■ **Document segment**:
Redfin Reports Renters Staying Put Longer

(Illustration courtesy of Redfin)

Renters are less likely to move than they were a decade ago, as soaring housing costs have priced many out of homeownership, according to Redfin, Seattle.

A new report from Redfin found one in six (16.6%) U.S. renters had been in their home for 10 years or more in 2022, up from 13.9% a decade earlier.

Redfin also analyzed renter tenure by other timeframes:

One in six (16.4%) lived in their home for five to nine years in 2022, up from 14% a decade earlier.

Most renters (41.8%) stayed in their home for one to four years in 2022, up from 39.9% a decade earlier.

One-quarter of renters stayed in their home for 12 months or less before moving in 2022. That’s down from 32.2% in 2012.

“The uptick in tenure is beneficial for renters and their landlords,” Redfin Senior Economist Sheharyar Bokhari said. “While the fact that people are staying longer in their rentals may mean they can’t afford to buy a home in today’s market, staying put also means they’re saving some money that could eventually go toward a down payment if they do have a goal of homeownership.”

[Lines of data]
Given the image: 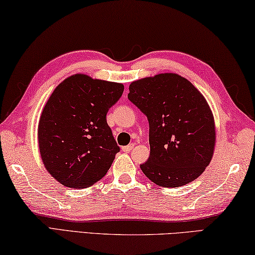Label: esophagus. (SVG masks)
I'll return each instance as SVG.
<instances>
[{
    "label": "esophagus",
    "instance_id": "34e87169",
    "mask_svg": "<svg viewBox=\"0 0 255 255\" xmlns=\"http://www.w3.org/2000/svg\"><path fill=\"white\" fill-rule=\"evenodd\" d=\"M133 148H134V143H130L128 145L122 146V151H124V152H130L131 150H133Z\"/></svg>",
    "mask_w": 255,
    "mask_h": 255
}]
</instances>
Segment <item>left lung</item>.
I'll return each mask as SVG.
<instances>
[{
    "label": "left lung",
    "instance_id": "1",
    "mask_svg": "<svg viewBox=\"0 0 255 255\" xmlns=\"http://www.w3.org/2000/svg\"><path fill=\"white\" fill-rule=\"evenodd\" d=\"M128 91V100L146 115L150 127V157L141 170L164 188L194 181L211 163L216 143L215 120L206 98L175 73L134 80Z\"/></svg>",
    "mask_w": 255,
    "mask_h": 255
}]
</instances>
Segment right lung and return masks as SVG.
I'll return each mask as SVG.
<instances>
[{
    "mask_svg": "<svg viewBox=\"0 0 255 255\" xmlns=\"http://www.w3.org/2000/svg\"><path fill=\"white\" fill-rule=\"evenodd\" d=\"M123 84L75 74L62 80L43 106L38 124L46 170L69 188H87L109 171L120 148L106 122Z\"/></svg>",
    "mask_w": 255,
    "mask_h": 255,
    "instance_id": "right-lung-1",
    "label": "right lung"
}]
</instances>
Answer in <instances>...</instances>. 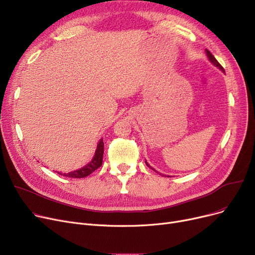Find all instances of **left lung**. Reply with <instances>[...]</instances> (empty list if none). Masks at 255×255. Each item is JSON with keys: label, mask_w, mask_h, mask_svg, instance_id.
<instances>
[{"label": "left lung", "mask_w": 255, "mask_h": 255, "mask_svg": "<svg viewBox=\"0 0 255 255\" xmlns=\"http://www.w3.org/2000/svg\"><path fill=\"white\" fill-rule=\"evenodd\" d=\"M206 53H207V55H208V59H209V61H210L214 66H216V67H219L222 71H224V68L222 67V65H221L218 61H216V59H215L214 56L212 55V53H211L209 50H207V49H206ZM145 163H146V165H147L149 168H151V167L149 166V164H148L147 162H145ZM151 169H153V168H151ZM153 170H154V169H153ZM154 171H155V170H154ZM155 172H157V171H155ZM168 177H169V176H168Z\"/></svg>", "instance_id": "8db88e82"}]
</instances>
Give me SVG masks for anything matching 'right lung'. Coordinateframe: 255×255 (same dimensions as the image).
<instances>
[{
  "instance_id": "add662e5",
  "label": "right lung",
  "mask_w": 255,
  "mask_h": 255,
  "mask_svg": "<svg viewBox=\"0 0 255 255\" xmlns=\"http://www.w3.org/2000/svg\"><path fill=\"white\" fill-rule=\"evenodd\" d=\"M103 154H104V142H103V138H101L99 144H98L96 153H94V156L90 163H88L85 167L78 169V170H75V171L69 172V173H63V174L60 172H58V173L63 176H68V177H73V178H82L85 176H88L94 170H97L98 168H100L102 166Z\"/></svg>"
}]
</instances>
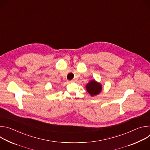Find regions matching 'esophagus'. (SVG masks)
<instances>
[{
  "mask_svg": "<svg viewBox=\"0 0 150 150\" xmlns=\"http://www.w3.org/2000/svg\"><path fill=\"white\" fill-rule=\"evenodd\" d=\"M74 82V81L73 80H71V81H68V83H73Z\"/></svg>",
  "mask_w": 150,
  "mask_h": 150,
  "instance_id": "1",
  "label": "esophagus"
}]
</instances>
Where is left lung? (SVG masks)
I'll list each match as a JSON object with an SVG mask.
<instances>
[{
    "label": "left lung",
    "mask_w": 150,
    "mask_h": 150,
    "mask_svg": "<svg viewBox=\"0 0 150 150\" xmlns=\"http://www.w3.org/2000/svg\"><path fill=\"white\" fill-rule=\"evenodd\" d=\"M86 89L87 92L91 96H94L100 93L102 90V86L101 83L94 79L90 81L89 83L87 84Z\"/></svg>",
    "instance_id": "obj_1"
}]
</instances>
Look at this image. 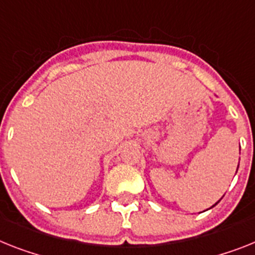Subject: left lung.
I'll return each mask as SVG.
<instances>
[{
	"mask_svg": "<svg viewBox=\"0 0 255 255\" xmlns=\"http://www.w3.org/2000/svg\"><path fill=\"white\" fill-rule=\"evenodd\" d=\"M237 170H239V166H237ZM219 201H220V200H219ZM219 201H218V202H217V204H215V205L219 204ZM215 205H213V206H211V207H214V206H215Z\"/></svg>",
	"mask_w": 255,
	"mask_h": 255,
	"instance_id": "obj_1",
	"label": "left lung"
}]
</instances>
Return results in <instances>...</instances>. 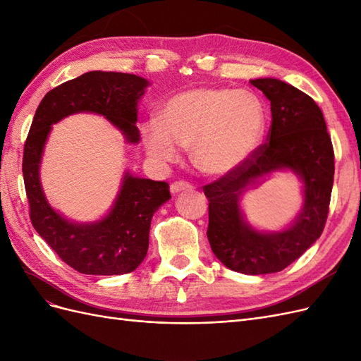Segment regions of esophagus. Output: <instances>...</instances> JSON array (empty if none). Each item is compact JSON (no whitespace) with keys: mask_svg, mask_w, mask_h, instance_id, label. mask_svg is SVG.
<instances>
[{"mask_svg":"<svg viewBox=\"0 0 361 361\" xmlns=\"http://www.w3.org/2000/svg\"><path fill=\"white\" fill-rule=\"evenodd\" d=\"M191 190H192V185L188 182H173L170 185L171 194H178L180 191H191Z\"/></svg>","mask_w":361,"mask_h":361,"instance_id":"34e87169","label":"esophagus"}]
</instances>
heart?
Masks as SVG:
<instances>
[{
    "label": "heart",
    "mask_w": 361,
    "mask_h": 361,
    "mask_svg": "<svg viewBox=\"0 0 361 361\" xmlns=\"http://www.w3.org/2000/svg\"><path fill=\"white\" fill-rule=\"evenodd\" d=\"M267 110L248 92L199 87L171 96L159 120L145 128L147 155L173 162L179 147L191 149L194 166L207 176H224L255 154L265 137Z\"/></svg>",
    "instance_id": "obj_1"
}]
</instances>
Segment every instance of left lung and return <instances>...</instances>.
<instances>
[{"label": "left lung", "instance_id": "1", "mask_svg": "<svg viewBox=\"0 0 361 361\" xmlns=\"http://www.w3.org/2000/svg\"><path fill=\"white\" fill-rule=\"evenodd\" d=\"M271 102L268 143L243 166L203 188L209 200L207 239L228 269L257 276L279 272L314 244L329 215L334 179V152L321 108L309 94L285 81H250ZM295 172L303 182V207L280 233H260L243 218L242 194L268 173Z\"/></svg>", "mask_w": 361, "mask_h": 361}]
</instances>
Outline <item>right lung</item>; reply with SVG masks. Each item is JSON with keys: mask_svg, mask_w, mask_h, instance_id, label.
<instances>
[{"mask_svg": "<svg viewBox=\"0 0 361 361\" xmlns=\"http://www.w3.org/2000/svg\"><path fill=\"white\" fill-rule=\"evenodd\" d=\"M147 85V80L133 73L87 72L48 92L32 118L23 159L31 223L60 259L81 274H128L145 260L152 216L171 199L169 183L126 171L108 214L97 221L75 223L54 209L42 190L43 149L52 125L78 113L104 116L128 143L137 145V104Z\"/></svg>", "mask_w": 361, "mask_h": 361, "instance_id": "1", "label": "right lung"}]
</instances>
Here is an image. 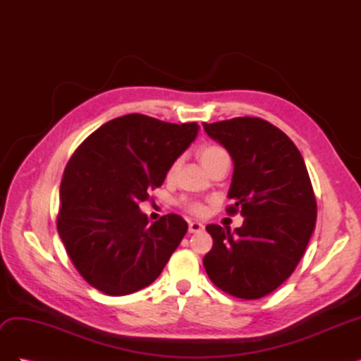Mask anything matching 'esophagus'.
<instances>
[{"mask_svg": "<svg viewBox=\"0 0 361 361\" xmlns=\"http://www.w3.org/2000/svg\"><path fill=\"white\" fill-rule=\"evenodd\" d=\"M188 231H190V233L200 232V231H203V224L197 223V221H191L190 226H188Z\"/></svg>", "mask_w": 361, "mask_h": 361, "instance_id": "obj_1", "label": "esophagus"}]
</instances>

■ **Given instruction**: Render this sentence from the article on renters staying put into Spanish: "Most renters (41.8%) stayed in their home for one to four years in 2022, up from 39.9% a decade earlier." These records have no connection to the text.

■ **Solution to this exercise**: La mayoría de los inquilinos (41,8 %) permaneció en su vivienda entre uno y cuatro años en 2022, por encima del 39,9 % de una década antes.